Il recupero di bitcoin deve ancora fare i conti con i rischi macro
- 6 Febbraio 2026
- Posted by: Tony
- Categoria: Crypto, Mercati
I mercati delle criptovalute hanno mostrato un forte rimbalzo, recuperando parte delle perdite nette subite il giorno precedente: un classico rimbalzo da condizioni di ipervenduto che tuttavia non elimina i rischi di fondo ancora presenti.
Bitcoin è risalito verso i 65.000 dollari dopo aver sfiorato i 60.000, mentre l’attività legata agli ETF di BlackRock suggerisce una fase di capitolazione, ovvero vendite da parte di detentori a lungo termine che accettano perdite — un fenomeno che spesso caratterizza gli stadi finali di un mercato orso.
Anche il mercato più ampio ha mostrato segnali di ripresa: token come XRP, SOL e ETH hanno riguadagnato terreno e un indice dei 20 principali token ha registrato un guadagno significativo dall’inizio della giornata (UTC).

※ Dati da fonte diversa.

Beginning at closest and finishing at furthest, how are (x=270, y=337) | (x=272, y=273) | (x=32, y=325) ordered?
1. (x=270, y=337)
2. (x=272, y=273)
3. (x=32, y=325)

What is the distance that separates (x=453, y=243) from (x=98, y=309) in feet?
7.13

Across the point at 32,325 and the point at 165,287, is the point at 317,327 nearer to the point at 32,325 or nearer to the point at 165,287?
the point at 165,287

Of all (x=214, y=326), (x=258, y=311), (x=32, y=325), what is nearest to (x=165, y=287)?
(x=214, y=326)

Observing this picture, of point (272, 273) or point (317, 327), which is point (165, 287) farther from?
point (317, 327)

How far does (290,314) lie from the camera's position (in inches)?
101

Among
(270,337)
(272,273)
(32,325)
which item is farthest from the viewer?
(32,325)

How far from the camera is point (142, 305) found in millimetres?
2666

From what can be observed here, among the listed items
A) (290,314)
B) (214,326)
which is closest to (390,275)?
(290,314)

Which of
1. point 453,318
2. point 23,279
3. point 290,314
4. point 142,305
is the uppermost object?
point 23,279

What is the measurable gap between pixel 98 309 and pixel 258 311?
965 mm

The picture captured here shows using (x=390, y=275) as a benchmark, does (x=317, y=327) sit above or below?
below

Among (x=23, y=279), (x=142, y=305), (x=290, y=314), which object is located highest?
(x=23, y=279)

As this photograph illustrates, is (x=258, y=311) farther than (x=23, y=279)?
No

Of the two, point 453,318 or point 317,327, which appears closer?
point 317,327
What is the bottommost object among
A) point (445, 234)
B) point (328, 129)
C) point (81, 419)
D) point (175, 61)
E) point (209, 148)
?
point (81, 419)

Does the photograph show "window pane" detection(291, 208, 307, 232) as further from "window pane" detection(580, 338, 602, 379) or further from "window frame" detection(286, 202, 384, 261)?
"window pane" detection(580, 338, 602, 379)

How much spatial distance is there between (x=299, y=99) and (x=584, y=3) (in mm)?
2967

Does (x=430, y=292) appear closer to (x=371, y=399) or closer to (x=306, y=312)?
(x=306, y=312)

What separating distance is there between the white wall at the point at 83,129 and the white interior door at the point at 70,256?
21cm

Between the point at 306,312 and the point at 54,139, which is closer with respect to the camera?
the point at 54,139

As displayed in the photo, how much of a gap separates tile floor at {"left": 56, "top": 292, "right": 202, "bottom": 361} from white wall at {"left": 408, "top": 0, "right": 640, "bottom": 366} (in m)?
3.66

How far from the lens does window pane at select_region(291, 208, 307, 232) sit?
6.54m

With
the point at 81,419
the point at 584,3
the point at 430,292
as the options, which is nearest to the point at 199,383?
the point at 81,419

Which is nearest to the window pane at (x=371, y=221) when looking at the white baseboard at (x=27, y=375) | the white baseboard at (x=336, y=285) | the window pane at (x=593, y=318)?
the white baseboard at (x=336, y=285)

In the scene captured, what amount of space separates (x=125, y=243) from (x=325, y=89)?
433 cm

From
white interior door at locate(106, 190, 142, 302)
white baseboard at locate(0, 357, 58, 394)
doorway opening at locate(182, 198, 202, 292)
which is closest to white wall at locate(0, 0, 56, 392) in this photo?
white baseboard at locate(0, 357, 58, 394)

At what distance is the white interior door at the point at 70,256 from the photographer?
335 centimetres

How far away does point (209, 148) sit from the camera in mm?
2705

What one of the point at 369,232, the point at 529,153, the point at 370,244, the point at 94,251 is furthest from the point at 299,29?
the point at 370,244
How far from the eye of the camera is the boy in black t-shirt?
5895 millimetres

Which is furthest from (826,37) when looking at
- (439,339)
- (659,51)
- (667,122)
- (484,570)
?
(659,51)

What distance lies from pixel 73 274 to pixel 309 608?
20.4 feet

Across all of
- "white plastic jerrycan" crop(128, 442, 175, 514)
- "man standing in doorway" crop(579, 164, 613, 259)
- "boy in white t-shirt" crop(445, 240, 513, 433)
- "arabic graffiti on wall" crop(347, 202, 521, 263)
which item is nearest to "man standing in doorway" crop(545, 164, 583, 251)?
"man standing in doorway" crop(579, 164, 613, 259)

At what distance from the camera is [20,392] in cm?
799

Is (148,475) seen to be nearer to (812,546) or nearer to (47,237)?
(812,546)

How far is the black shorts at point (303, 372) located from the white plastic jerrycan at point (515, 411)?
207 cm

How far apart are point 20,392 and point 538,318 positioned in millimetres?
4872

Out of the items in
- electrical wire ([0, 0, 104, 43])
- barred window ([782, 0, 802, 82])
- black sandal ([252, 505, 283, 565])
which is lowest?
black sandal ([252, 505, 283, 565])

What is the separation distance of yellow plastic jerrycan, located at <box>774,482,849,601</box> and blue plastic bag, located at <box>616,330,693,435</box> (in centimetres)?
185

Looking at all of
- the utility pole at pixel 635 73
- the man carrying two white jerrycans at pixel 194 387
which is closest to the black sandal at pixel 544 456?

Tuttavia, la domanda di opzioni put su Bitcoin resta elevata, indice di una paura persistente di ribasso. Questo è coerente per più ragioni chiave: le tensioni macroeconomiche si sono allentate ma non sono scomparse, gli elementi geopolitici e i bilanci delle tesorerie digitali rimangono vulnerabili e la fiducia tende a ricostruirsi lentamente dopo un crollo.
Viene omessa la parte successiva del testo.